**Data shown**
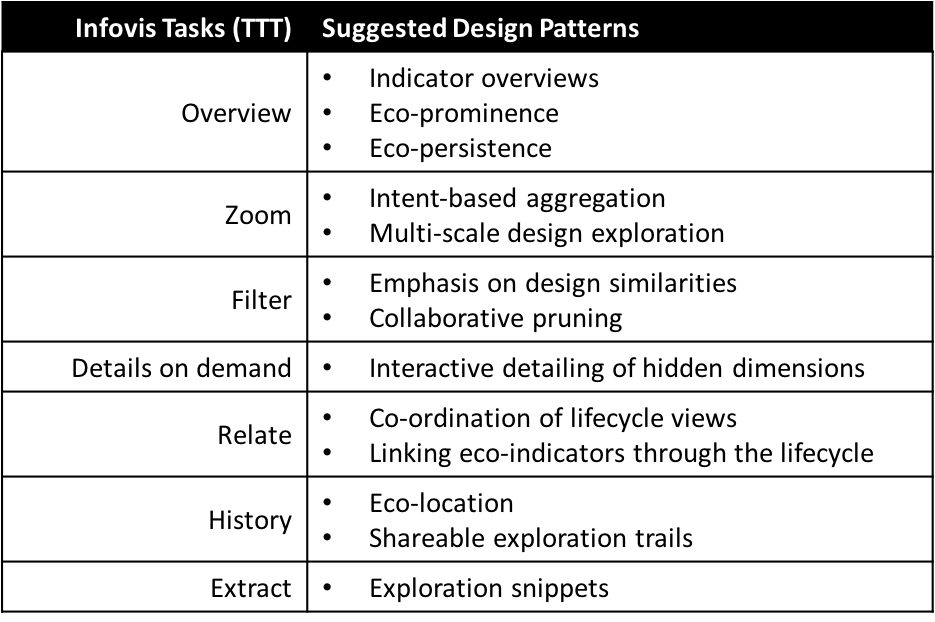DESIGN PATTERNS FOR VISUALIZATION-BASED TOOLS IN SUSTAINABLE PRODUCT DESIGN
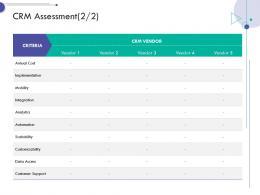 CRM assessment vendor consumer relationship management ppt pictures example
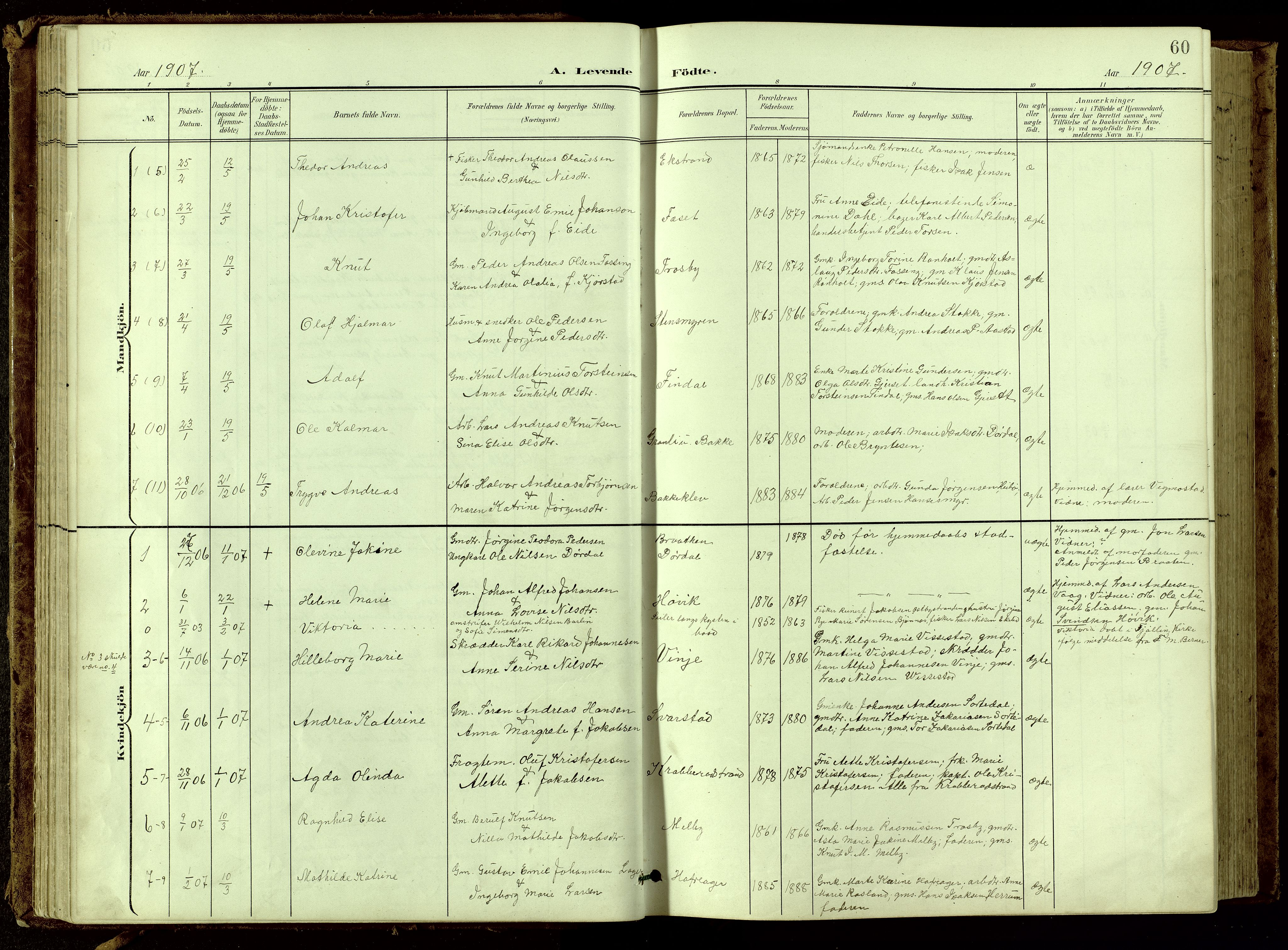 SAKO, Bamble kirkebøker, G/Ga/L0010: Klokkerbok nr. I 10, 1901-1919, s. 60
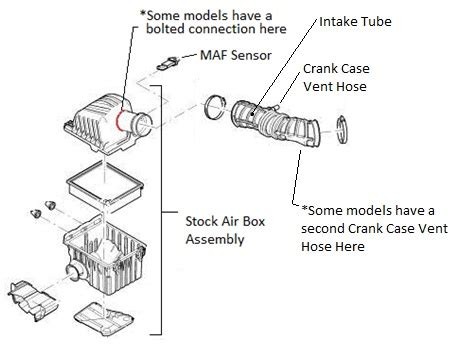 1998 Ford Ranger Cooling System Diagram by Ranger Supercharger Kit Complete How To 4 0l Sohc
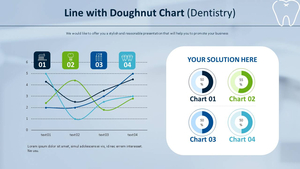 꺾은선형 & 도넛형 혼합 Chart (치과)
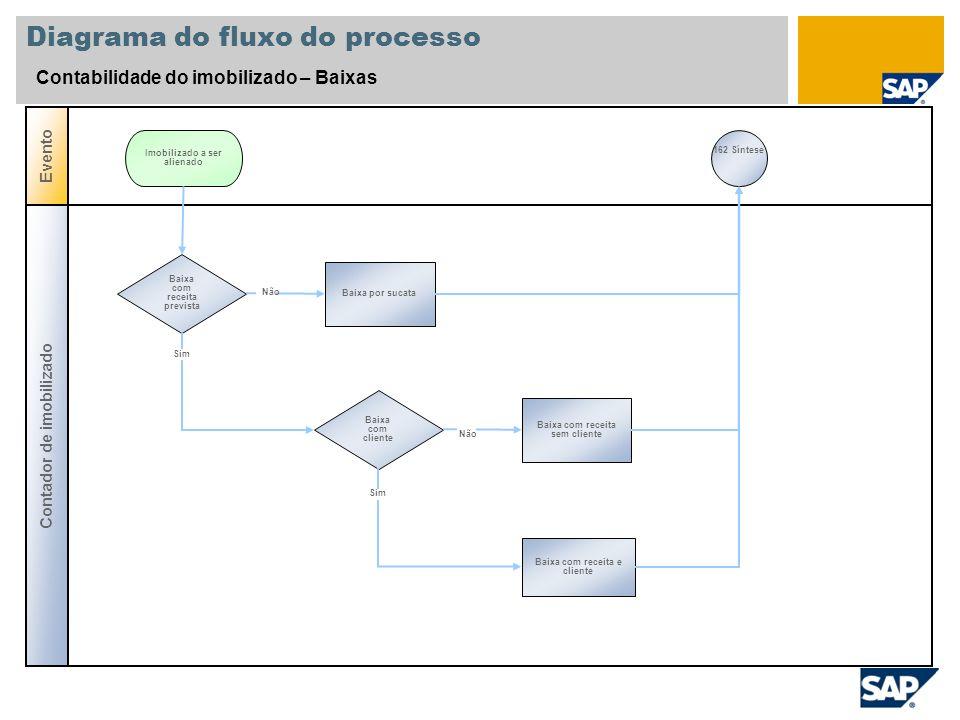 Diagrama do fluxo do processo Contabilidade do imobilizado – Baixas Contador de imobilizado Evento Baixa com receita prevista Baixa por sucata Imobili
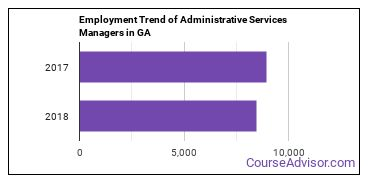 Administrative Services Managers in GA Employment Trend
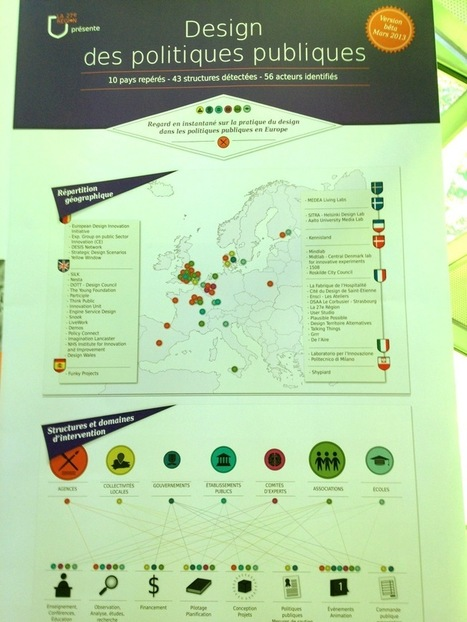7 défis pour le design des politiques publiques avec la 27e Région | Le BONHEUR comme indice d'épanouissement social et économique. | Scoop.it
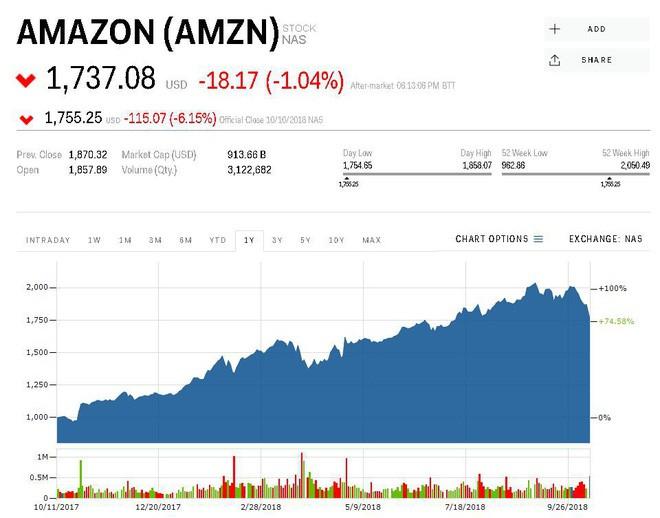 Ngày thứ 4 đen tối: Các công ty công nghệ hàng đầu thế giới đánh mất 172 tỷ USD giá trị thị trường - Ảnh 1.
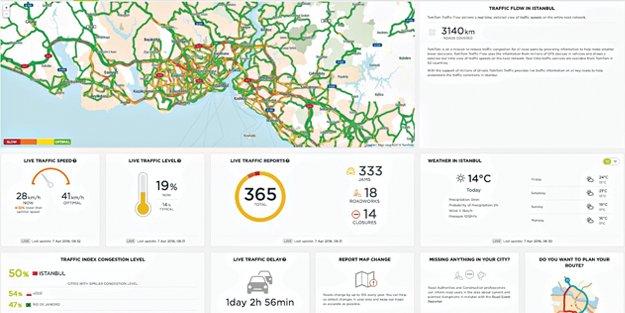 TomTom'dan İstanbul canlı trafik bilgisi herkese ücretsiz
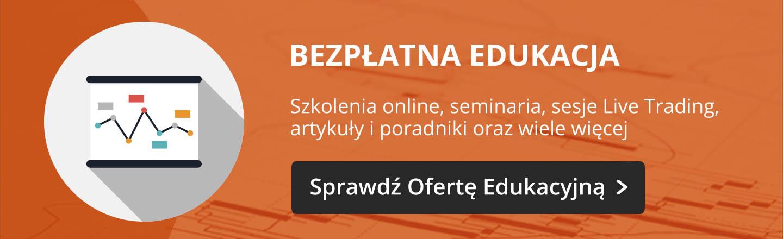 Edukacja Forex i CFD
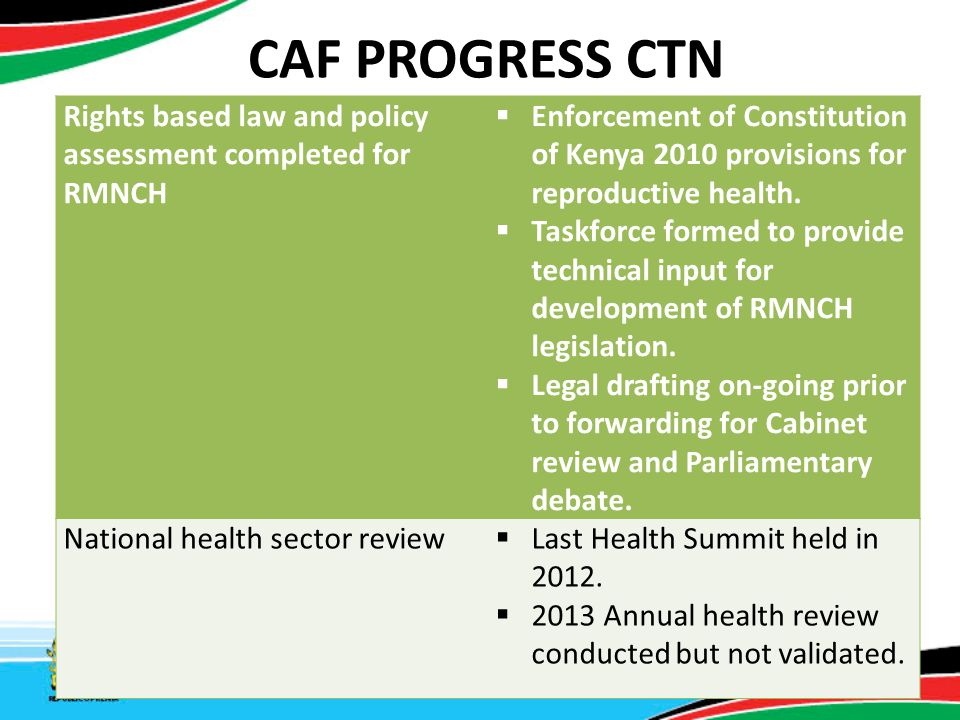 CAF PROGRESS CTN Rights based law and policy assessment completed for RMNCH  Enforcement of Constitution of Kenya 2010 provisions for reproductive he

**What needs to be done**
Return exactly the lines running from the line with "Ngày thứ 4 đen" through the final line of the listing. Leave the pictures out.

**Response below**
 Ngày thứ 4 đen tối: Các công ty công nghệ hàng đầu thế giới đánh mất 172 tỷ USD giá trị thị trường - Ảnh 1.
 TomTom'dan İstanbul canlı trafik bilgisi herkese ücretsiz
 Edukacja Forex i CFD
 CAF PROGRESS CTN Rights based law and policy assessment completed for RMNCH  Enforcement of Constitution of Kenya 2010 provisions for reproductive he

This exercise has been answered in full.